Un sentimento fondamentale, che
ci offre la chiave di lettura del brano evangelico, ponendoci di fronte alle
nostre responsabilità: in pratica ci fa capire che anche noi cristiani, come ha
fatto Gesù, dobbiamo “glorificare” Dio; dobbiamo cioè “dimostrare”
di essere suoi degni figli e fedeli discepoli, rendendo evidente la sua
presenza nella nostra vita: in altre parole, dobbiamo donare gratuitamente il
nostro amore, la nostra comprensione, a quanti ne hanno bisogno, semplicemente amando;
cercando cioè, come raccomanda Paolo, “di rendere partecipi gli
altri, di quella sovrabbondanza di amore, che Dio ha riversato nei
nostri cuori (Rom 5).
Noi Dio non lo vediamo, è vero:
è difficile per noi amare chi non vediamo, chi non conosciamo personalmente,
chi è lontano da noi; abbiamo però il nostro prossimo, che vediamo
continuamente; abbiamo i nostri fratelli, che ci stanno sempre vicino: amando loro,
è come se amassimo Lui, perché chi ama loro, ama Lui. E Lui ama tutti: vicini o lontani dal suo cuore,
fedeli o infedeli alla sua chiesa, Dio ama veramente tutti, e lo fa senza
pretendere nulla in cambio, senza alcun obbligo da parte nostra, perché il suo
è un amore totalmente gratuito, un amore che è già nostro dal primo
istante di vita; perché è un amore conquistato e assicurato per tutti, dal
sacrificio di Gesù sulla croce. Tutto quello che noi dobbiamo fare, è
semplicemente accoglierlo, accettarlo, nient’altro. “Amatevi anche voi gli
uni gli altri”: questo
è il “comandamento” di Gesù: questo è il comandamento che Giovanni correttamente definisce “kainèn”, quello “nuovo”, non nel senso temporale di ultimo,
di quello “più recente” (avrebbe detto “néan”), ma “nuovo” per il suo contenuto, “nuovo”

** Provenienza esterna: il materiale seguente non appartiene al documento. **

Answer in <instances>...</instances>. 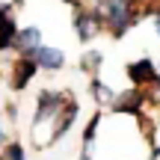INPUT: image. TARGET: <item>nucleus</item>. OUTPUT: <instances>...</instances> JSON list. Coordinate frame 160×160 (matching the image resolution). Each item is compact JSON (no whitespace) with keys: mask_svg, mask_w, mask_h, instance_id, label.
Returning a JSON list of instances; mask_svg holds the SVG:
<instances>
[{"mask_svg":"<svg viewBox=\"0 0 160 160\" xmlns=\"http://www.w3.org/2000/svg\"><path fill=\"white\" fill-rule=\"evenodd\" d=\"M30 57L36 59V62L42 65V68H59V65L65 62V57H62V51H57V48H36Z\"/></svg>","mask_w":160,"mask_h":160,"instance_id":"nucleus-4","label":"nucleus"},{"mask_svg":"<svg viewBox=\"0 0 160 160\" xmlns=\"http://www.w3.org/2000/svg\"><path fill=\"white\" fill-rule=\"evenodd\" d=\"M154 24H157V33H160V12H157V15H154Z\"/></svg>","mask_w":160,"mask_h":160,"instance_id":"nucleus-13","label":"nucleus"},{"mask_svg":"<svg viewBox=\"0 0 160 160\" xmlns=\"http://www.w3.org/2000/svg\"><path fill=\"white\" fill-rule=\"evenodd\" d=\"M142 101H145V95L139 89L125 92V95L116 101V113H139V110H142Z\"/></svg>","mask_w":160,"mask_h":160,"instance_id":"nucleus-5","label":"nucleus"},{"mask_svg":"<svg viewBox=\"0 0 160 160\" xmlns=\"http://www.w3.org/2000/svg\"><path fill=\"white\" fill-rule=\"evenodd\" d=\"M6 160H24L21 145H9V148H6Z\"/></svg>","mask_w":160,"mask_h":160,"instance_id":"nucleus-11","label":"nucleus"},{"mask_svg":"<svg viewBox=\"0 0 160 160\" xmlns=\"http://www.w3.org/2000/svg\"><path fill=\"white\" fill-rule=\"evenodd\" d=\"M95 98H98V101H113V92H110V86L95 83Z\"/></svg>","mask_w":160,"mask_h":160,"instance_id":"nucleus-10","label":"nucleus"},{"mask_svg":"<svg viewBox=\"0 0 160 160\" xmlns=\"http://www.w3.org/2000/svg\"><path fill=\"white\" fill-rule=\"evenodd\" d=\"M59 104H62V95H57V92H42L39 95V110H36V125H42V122H48L51 116L59 113Z\"/></svg>","mask_w":160,"mask_h":160,"instance_id":"nucleus-1","label":"nucleus"},{"mask_svg":"<svg viewBox=\"0 0 160 160\" xmlns=\"http://www.w3.org/2000/svg\"><path fill=\"white\" fill-rule=\"evenodd\" d=\"M86 62H89L86 68H92V71H95V68H98V62H101V53H89V57H86Z\"/></svg>","mask_w":160,"mask_h":160,"instance_id":"nucleus-12","label":"nucleus"},{"mask_svg":"<svg viewBox=\"0 0 160 160\" xmlns=\"http://www.w3.org/2000/svg\"><path fill=\"white\" fill-rule=\"evenodd\" d=\"M0 142H3V131H0Z\"/></svg>","mask_w":160,"mask_h":160,"instance_id":"nucleus-14","label":"nucleus"},{"mask_svg":"<svg viewBox=\"0 0 160 160\" xmlns=\"http://www.w3.org/2000/svg\"><path fill=\"white\" fill-rule=\"evenodd\" d=\"M74 27H77L80 39H92V33H95V27H98V18L89 15V12H80L77 21H74Z\"/></svg>","mask_w":160,"mask_h":160,"instance_id":"nucleus-8","label":"nucleus"},{"mask_svg":"<svg viewBox=\"0 0 160 160\" xmlns=\"http://www.w3.org/2000/svg\"><path fill=\"white\" fill-rule=\"evenodd\" d=\"M39 42H42V33H39L36 27H30V30H24V33H18L15 48H18V51H24V53H33L36 48H42Z\"/></svg>","mask_w":160,"mask_h":160,"instance_id":"nucleus-6","label":"nucleus"},{"mask_svg":"<svg viewBox=\"0 0 160 160\" xmlns=\"http://www.w3.org/2000/svg\"><path fill=\"white\" fill-rule=\"evenodd\" d=\"M128 77H131L137 86H142V83H154L157 68H154V62H151V59H139V62H133L131 68H128Z\"/></svg>","mask_w":160,"mask_h":160,"instance_id":"nucleus-3","label":"nucleus"},{"mask_svg":"<svg viewBox=\"0 0 160 160\" xmlns=\"http://www.w3.org/2000/svg\"><path fill=\"white\" fill-rule=\"evenodd\" d=\"M18 42V33H15V21H12L9 15L0 18V51H6V48H12Z\"/></svg>","mask_w":160,"mask_h":160,"instance_id":"nucleus-7","label":"nucleus"},{"mask_svg":"<svg viewBox=\"0 0 160 160\" xmlns=\"http://www.w3.org/2000/svg\"><path fill=\"white\" fill-rule=\"evenodd\" d=\"M74 116H77V107H74V101H68V107L62 110V119H57V128H53V139H59V137H62V133L71 128Z\"/></svg>","mask_w":160,"mask_h":160,"instance_id":"nucleus-9","label":"nucleus"},{"mask_svg":"<svg viewBox=\"0 0 160 160\" xmlns=\"http://www.w3.org/2000/svg\"><path fill=\"white\" fill-rule=\"evenodd\" d=\"M36 59H21L18 65H12V86L15 89H27V83L36 77Z\"/></svg>","mask_w":160,"mask_h":160,"instance_id":"nucleus-2","label":"nucleus"}]
</instances>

nella sostanza, perché Gesù ha rovesciato completamente i contenuti della
vecchia tradizione, della Legge mosaica, ha rivoluzionato il concetto stesso di
Dio: trasformandolo da padrone esigente, in padre innamorato.
Un comandamento nuovo anche
perché: “Da questo tutti sapranno che
siete miei discepoli: se avete amore gli uni per gli altri”.
Parole di
estrema importanza, che meritano una più attenta considerazione proprio da
parte nostra, di noi cattolici “chiesaioli super praticanti”, che ci autodefiniamo
appunto “osservanti” grazie alle nostre
frequentazioni religiose domenicali. Gesù infatti non dice: “Si saprà che siete
miei discepoli se andate a messa tutte le domeniche, se dite il rosario tutti i
giorni, se ascoltate attentamente le prediche, se fate delle offerte generose”.

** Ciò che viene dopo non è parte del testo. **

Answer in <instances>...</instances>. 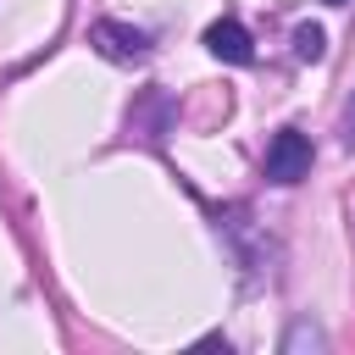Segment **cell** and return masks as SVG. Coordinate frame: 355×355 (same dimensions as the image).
<instances>
[{"label": "cell", "instance_id": "1", "mask_svg": "<svg viewBox=\"0 0 355 355\" xmlns=\"http://www.w3.org/2000/svg\"><path fill=\"white\" fill-rule=\"evenodd\" d=\"M311 161H316V150H311V139L300 133V128H277L272 133V144H266V183H277V189H288V183H300V178H311Z\"/></svg>", "mask_w": 355, "mask_h": 355}, {"label": "cell", "instance_id": "2", "mask_svg": "<svg viewBox=\"0 0 355 355\" xmlns=\"http://www.w3.org/2000/svg\"><path fill=\"white\" fill-rule=\"evenodd\" d=\"M89 44H94L105 61H116V67H139V61H150V33L133 28V22H116V17L89 22Z\"/></svg>", "mask_w": 355, "mask_h": 355}, {"label": "cell", "instance_id": "3", "mask_svg": "<svg viewBox=\"0 0 355 355\" xmlns=\"http://www.w3.org/2000/svg\"><path fill=\"white\" fill-rule=\"evenodd\" d=\"M172 116H178L172 94H161V89H144V94L133 100V111H128V133H139V139L161 144V139L172 133Z\"/></svg>", "mask_w": 355, "mask_h": 355}, {"label": "cell", "instance_id": "4", "mask_svg": "<svg viewBox=\"0 0 355 355\" xmlns=\"http://www.w3.org/2000/svg\"><path fill=\"white\" fill-rule=\"evenodd\" d=\"M205 50H211L216 61H227V67H250V61H255V39H250V28L233 22V17H216V22L205 28Z\"/></svg>", "mask_w": 355, "mask_h": 355}, {"label": "cell", "instance_id": "5", "mask_svg": "<svg viewBox=\"0 0 355 355\" xmlns=\"http://www.w3.org/2000/svg\"><path fill=\"white\" fill-rule=\"evenodd\" d=\"M300 349H327V333H322L316 322H305V316L283 333V355H300Z\"/></svg>", "mask_w": 355, "mask_h": 355}, {"label": "cell", "instance_id": "6", "mask_svg": "<svg viewBox=\"0 0 355 355\" xmlns=\"http://www.w3.org/2000/svg\"><path fill=\"white\" fill-rule=\"evenodd\" d=\"M294 55H300V61H322V55H327V33H322L316 22H300V28H294Z\"/></svg>", "mask_w": 355, "mask_h": 355}, {"label": "cell", "instance_id": "7", "mask_svg": "<svg viewBox=\"0 0 355 355\" xmlns=\"http://www.w3.org/2000/svg\"><path fill=\"white\" fill-rule=\"evenodd\" d=\"M338 139H344V144L355 150V94L344 100V116H338Z\"/></svg>", "mask_w": 355, "mask_h": 355}, {"label": "cell", "instance_id": "8", "mask_svg": "<svg viewBox=\"0 0 355 355\" xmlns=\"http://www.w3.org/2000/svg\"><path fill=\"white\" fill-rule=\"evenodd\" d=\"M322 6H344V0H322Z\"/></svg>", "mask_w": 355, "mask_h": 355}]
</instances>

No, Gesù non dice questo. Anzi, all’epoca, egli si è dimostrato particolarmente
severo proprio con quella casta di scribi, di farisei e di custodi del tempio, che
si ritenevano gli unici osservanti perfetti, gli “eletti” da Dio.
Ciò che ci
deve quindi distinguere, non è l’apparire, il “fare”, il “dare”, l’essere
giudicati importanti, diversi dagli altri, magari insostituibili alla nostra parrocchia;
il vero “marchio”, quello che ci fa riconoscere come autentici discepoli di
Cristo, quello fondamentale, è uno solo: l’amore. I riconoscimenti, gli stemmi,
le insegne, gli abiti, le decorazioni, i riti, le celebrazioni, il canto, cose
di cui andiamo tanto fieri, contano ben poco, sono solo dei corollari, inadeguati
da soli a qualificare la nostra fede, la nostra vita interiore.
La nostra
risposta alla “chiamata” di Dio, la nostra coerenza nel seguire i suoi
insegnamenti, va quindi misurata solo ed esclusivamente sull’amore: a Dio, alla
famiglia, ai fratelli, al proprio stato, ai propri doveri di cristiano e di
cittadino; non su un amore “straordinario”, eroico, da prima pagina dei
giornali o da interviste televisive, ma sull’amore discreto, umile, nascosto:
in quei piccoli gesti d’amore, cioè, che non hanno bisogno di grande potenza,
di grande visibilità, ma che comunque raggiungono immediatamente lo scopo,
perché compiuti nella riservatezza, nell’umiltà, nel silenzio. Amen.